Alston was on the policy and finance committees for Chafee's winning gubernatorial campaign, while Richards recently joined his transition team.
A statement from the Chafee transition office sought to explain how the new legal office would work. It said: "A two-person Counsel structure will be employed to operate more efficiently and effectively than a single, traditional Executive Counsel, who typically would hand certain aspects of an issue down to subordinates; a two-person Counsel, by contrast, can address the entirety of an issue on a senior level.''
At the point Richards gave her notice in August 2007, she had worked in the executive branch's legal department for more than a decade.
She was, at different times, the second in command and chief of former Gov. Lincoln Almond's legal office, including a memorable stint when she was in the final weeks of pregnancy, worked right up until the last moment, and then within hours after having daughter Olivia Rose sent colleagues an email saying she would see them at the next Monday's senior staff meeting. Her sense of humor is legendary.
News of Richards' departure came the same day Carcieri announced that he had chosen King - over her - to replace executive counsel Andrew Hodgkin after his return to the private sector. (Hodgkin subsequently returned as Carcieri's chief of staff.)
When asked about selecting King over Richards for the top spot in his legal office, Carcieri responded: "I felt that Kerry could do the job that I wanted to get done." The administration nonetheless felt compelled to keep her on the governor's payroll for more than a year after she gave her notice to work on the state's legal filings in two high-profile Narragansett Indian rights cases, including a closely watched Charlestown land case that would find its way to the U.S. Supreme Court.
Richards has more recently advised state agencies and private clients as a legal sole practitioner.
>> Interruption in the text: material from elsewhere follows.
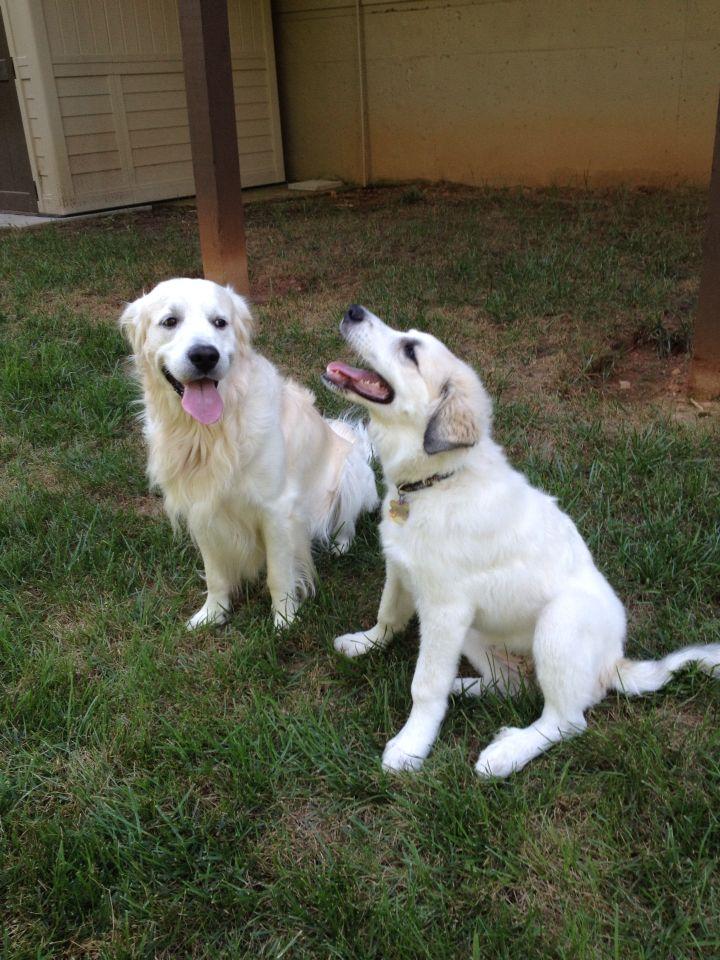 Playing with Hogan. !! Labrador retriever, Great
Prior to entering state government in 1995, she was an associate with the Providence law firm of Hinckley, Allen & Snyder and an assistant director of admissions at Yale, her alma mater. In addition to her B.A. from Yale, Richards has a J.D. from the Duke University School of Law.
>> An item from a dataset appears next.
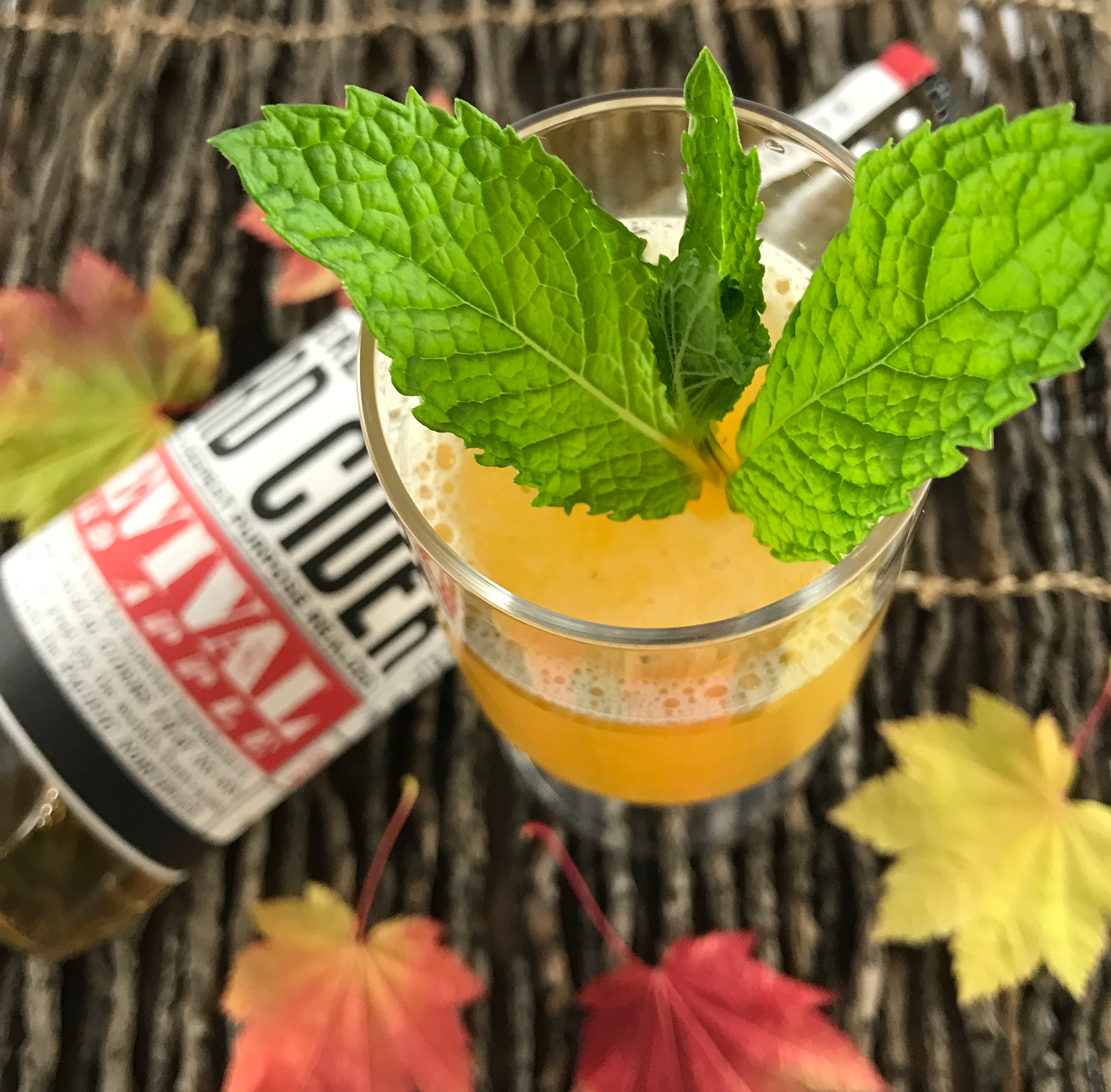 Apple Cider Mint Cocktail Recipe Perfect For The Holidays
Alston was a corporate associate with the New York law firm LeBoeuf, Lamb, Greene & MacRae for six years, then deputy general counsel for Mortgageit, Inc., a New York mortgage bank, and as senior corporate counsel for Weight Watchers International.
He graduated from Brown University, where he earned a Watson Scholarship, and the University of Chicago Law School, where he worked with the Mandel Legal Aid Clinic and was a law school association representative and member of the Black Law Students Association.